#### [Task to carry out]
Could you transcribe exactly the lines from the one containing "Manuel Valls, au" through the end of the listing below, both included, but none of the pictures?

#### [The data]
---
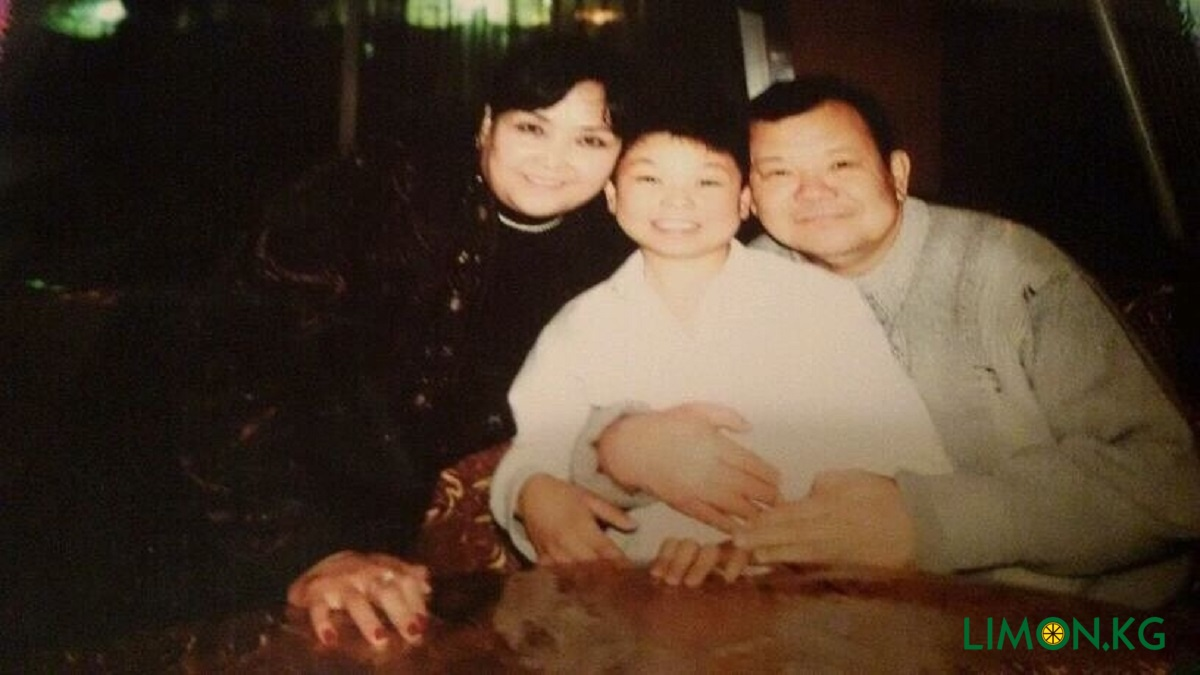 Родители Гулжигита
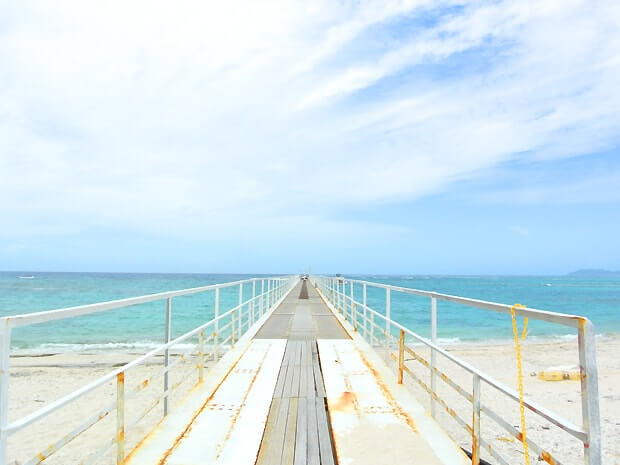 桟橋からみる海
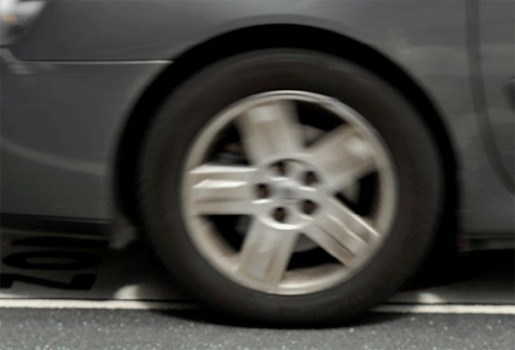 Dronken vrouw kruipt naakt achter stuur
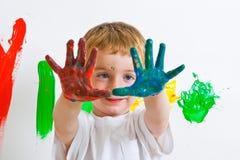 Het schilderen van het kind met slordige handen Stock Afbeeldingen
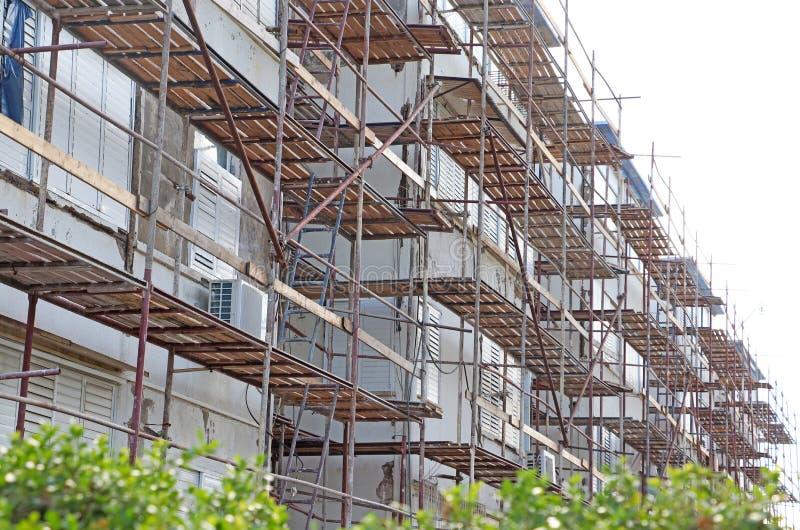 Υλικά σκαλωσιάς αποκατάστασης για ένα παλαιό κτήριο στοκ εικόνα με δικαίωμα ελεύθερης χρήσης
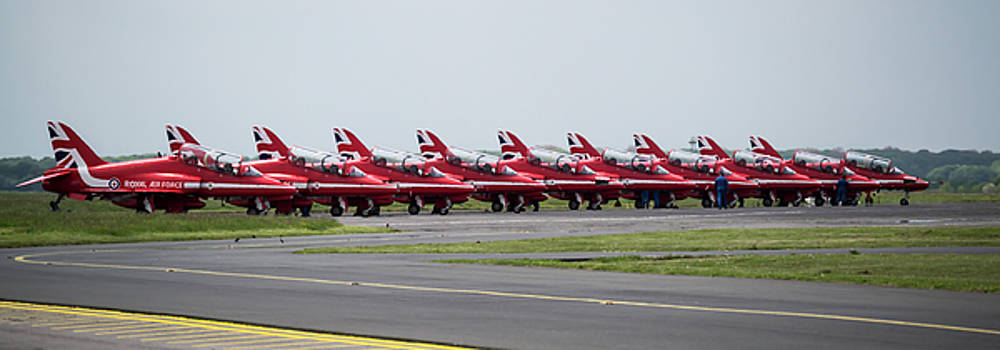 Red Arrows - Teesside Airshow 2016 Aircraft Check by Scott Lyons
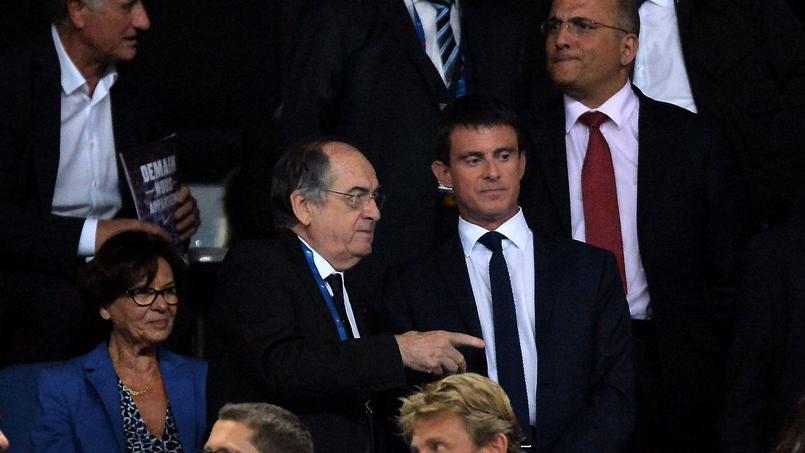 Manuel Valls, au Stade de France, en compagnie du président de la Fédération française de football, Noël Le Graët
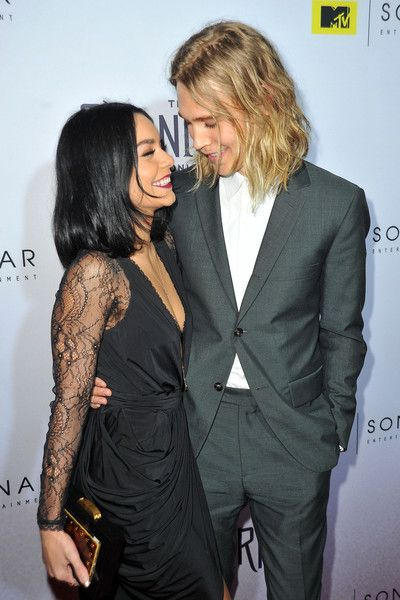 Austin Butler Photos - Actors Vanessa Hudgens and Austin Butler attend the series premiere party for 'The Shannara Chronicles' On MTV at iPic Theaters on December 4, 2015 in Los Angeles, California. - Series Premiere Party for 'The Shannara Chronicles' on MTV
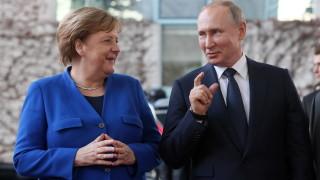 ЕС санкционирал шефа на ФСБ, приближени на Путин, заместник-министри на отбраната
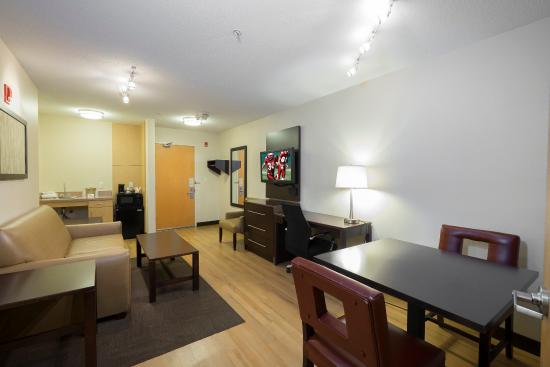 Saugus, MA: Suite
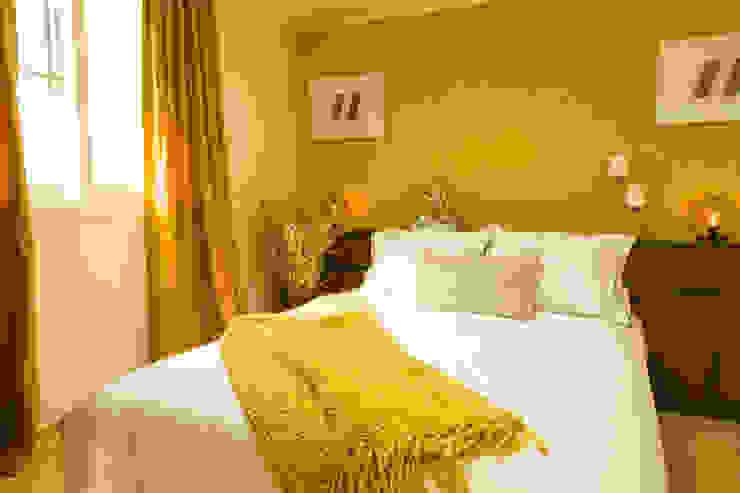 붙박이장을 활용한 한남동신혼집 거실 인테리어&스타일링 에클레틱 침실 by 아트리어 에클레틱 (Eclectic)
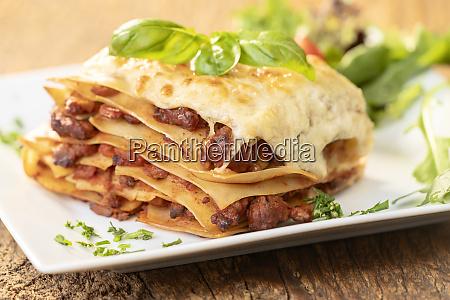 lasagne auf holz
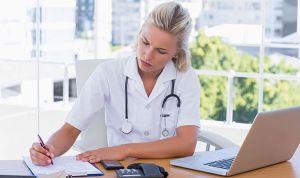 ¿Por qué ellos no acaban decantándose por Enfermería? Un estudio lo explica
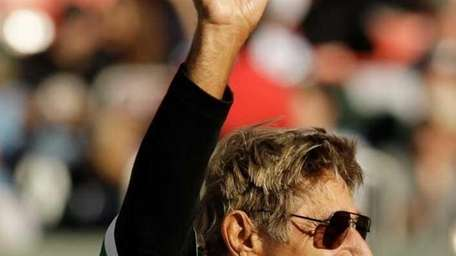 Former New York Jets quarterback Joe Namath waves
---
#### [Solution]
 Manuel Valls, au Stade de France, en compagnie du président de la Fédération française de football, Noël Le Graët
 Austin Butler Photos - Actors Vanessa Hudgens and Austin Butler attend the series premiere party for 'The Shannara Chronicles' On MTV at iPic Theaters on December 4, 2015 in Los Angeles, California. - Series Premiere Party for 'The Shannara Chronicles' on MTV
 ЕС санкционирал шефа на ФСБ, приближени на Путин, заместник-министри на отбраната
 Saugus, MA: Suite
 붙박이장을 활용한 한남동신혼집 거실 인테리어&스타일링 에클레틱 침실 by 아트리어 에클레틱 (Eclectic)
 lasagne auf holz
 ¿Por qué ellos no acaban decantándose por Enfermería? Un estudio lo explica
 Former New York Jets quarterback Joe Namath waves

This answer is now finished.